The other day, before the clock even struck 7 a.m., my toddler hit me square in the face. I was curled up on the living room couch—a consolation for trekking downstairs with my early riser—when she swatted me across the cheek. I can hardly remember the context, but rest assured, my almost 3-year-old was angry, likely reacting to some declaration of the word “no.”
I was stunned. But nevertheless, I feigned hurt and rolled over, prioritizing my own rest over embracing a teaching moment. As a singular moment, this slap was not really a big deal. But make it a habit and involve other kids and the experience snowballs into something else entirely. Especially where daycares and preschools are concerned, hitting and biting is a very big deal, so it’s wise to nip aggression in the bud.
So, what can parents do to curb this behavior in their kids? I reached out to two parenting experts for advice.
Keep it Simple
Dr.

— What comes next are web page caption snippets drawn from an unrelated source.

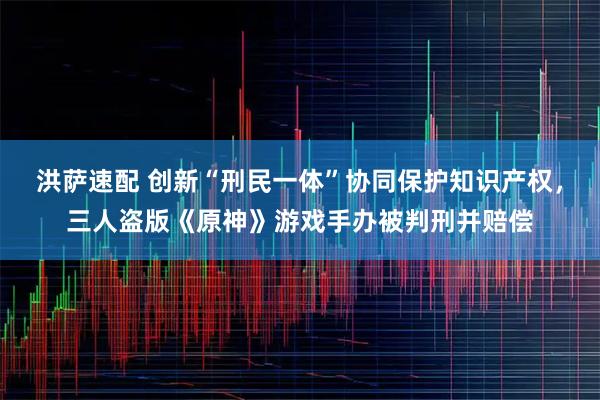 洪萨速配 创新“刑民一体”协同保护知识产权,三人盗版《原神》游戏手办被判刑并赔偿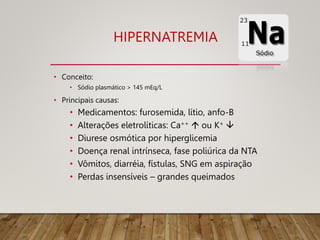 HIPERNATREMIA
• Conceito:
• Sódio plasmático > 145 mEq/L
• Principais causas:
• Medicamentos: furosemida, lítio, anfo-B
• Alterações eletrolíticas: Ca++  ou K+ 
• Diurese osmótica por hiperglicemia
• Doença renal intrínseca, fase poliúrica da NTA
• Vômitos, diarréia, fístulas, SNG em aspiração
• Perdas insensíveis – grandes queimados
09/11/2022
 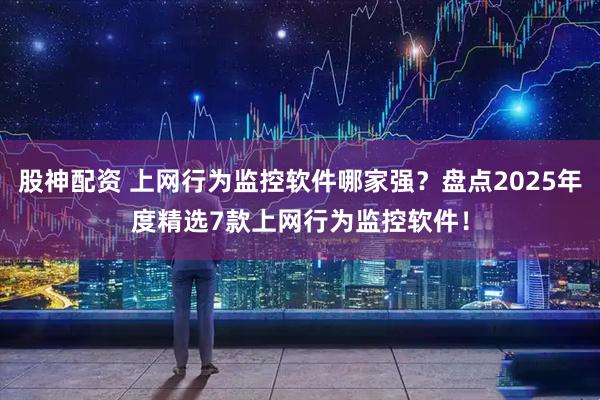 股神配资 上网行为监控软件哪家强？盘点2025年度精选7款上网行为监控软件！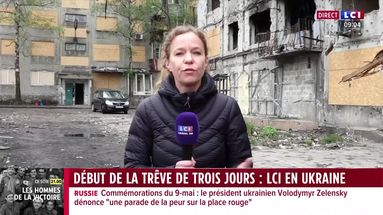 Début de la trêve de trois jours : LCI en Ukraine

Emily W. King, a licensed psychologist in Raleigh, North Carolina, explained that while a parent’s response depends on the child’s age and level of understanding, one thing’s for sure: Simple language is best. “For young children, keep language very simple, such as a calm, ‘no biting,’ and then redirect the child away from the situation to separate them from the child they have bitten,” she said. “I also recommend more often telling a child what to do with their hands, such as ‘gentle touches’, to help them practice how their body feels in certain situations.”
See Behavior as Communication
Dr. King encouraged parents to see their child’s behavior as a way of communicating by asking yourself what the message is at the root of your little one’s hitting or biting. She explained that young children don’t always have words to express their feelings and may turn to “physical communication” in a pinch. To survive this stage with the least amount of damage, Dr. King recommended monitoring young children closely and jumping in to coach them when needed.
Rarely does a child want to hurt anyone else out of maliciousness, but does so more as a strategy to meet [their] needs.
Leslie Priscilla, a parenting coach and founder of Latinx Parenting, encouraged readers to reframe the way they see aggressive behaviors. “Rarely does a child want to hurt anyone else out of maliciousness but does so more as a strategy to meet [their] needs,” she said.
Make Apologies Matter
An empty apology is meaningless. Make an “I’m sorry” mean something more by coaching the child in the wrong to check in with those they’ve hurt. “Don’t just teach an empty, ‘I’m sorry,’” said Dr. King. “Encourage the reason behind it: I got mad, lost control, and now I need to check to make sure my friend is OK.”
Focus on the Behavior, Not the Child
Teach kids that our mistakes don’t define us by putting the focus on their behavior and not their character. “Always talk about behavior in the context of their body’s response and not the child’s response,” said Dr. King. “For instance, ‘You felt mad so your teeth wanted to bite! Let’s squeeze this instead when you feel mad’ feels supportive and helpful to child, while ‘Don’t bite your friends. That’s not nice’ can leave a child feeling they are not nice.”
Priscilla added, “If we are able to handle these situations with calmness and a bird’s-eye-view of what needs to happen and what needs to be modeled and learned by the child, it is much more likely that they will not feel shame about themselves as little people navigating these big feelings.”
Make it a Teaching Moment
Priscilla encouraged parents to use these moments for learning and growth. She suggested modeling the repair process by saying something like, “You seemed really upset when you did that. I’m sorry you felt that in your body. Do you see your friend there crying? I think that must have really hurt them. How do you think they are feeling? I’m wondering what you think we can do to help them feel better.”
But before you jump in to smooth things over, it’s important to read the room. There’s no point in starting a meaningful discussion when emotions are running high. Instead, Priscilla recommended tending to the hurt child first, and then, when everyone’s calm, revisiting the moment in question.
“We always want to revisit the situation once the initial storm has passed with both children because in addition to modeling empathy, we also want to plan to prevent those experiences however much we can,” Priscilla said.
Priscilla reminded parents that these moments of aggression are inevitable as our children grow. But instead of muscling through them and finding relief on the other side, she suggested harnessing all the learning power they can provide. “We can help children learn what to do in those situations as they develop and grow more independent socially,” she said. “We can ask them open-minded questions with curiosity to revisit what happened and to genuinely learn if they are feeling resolved.”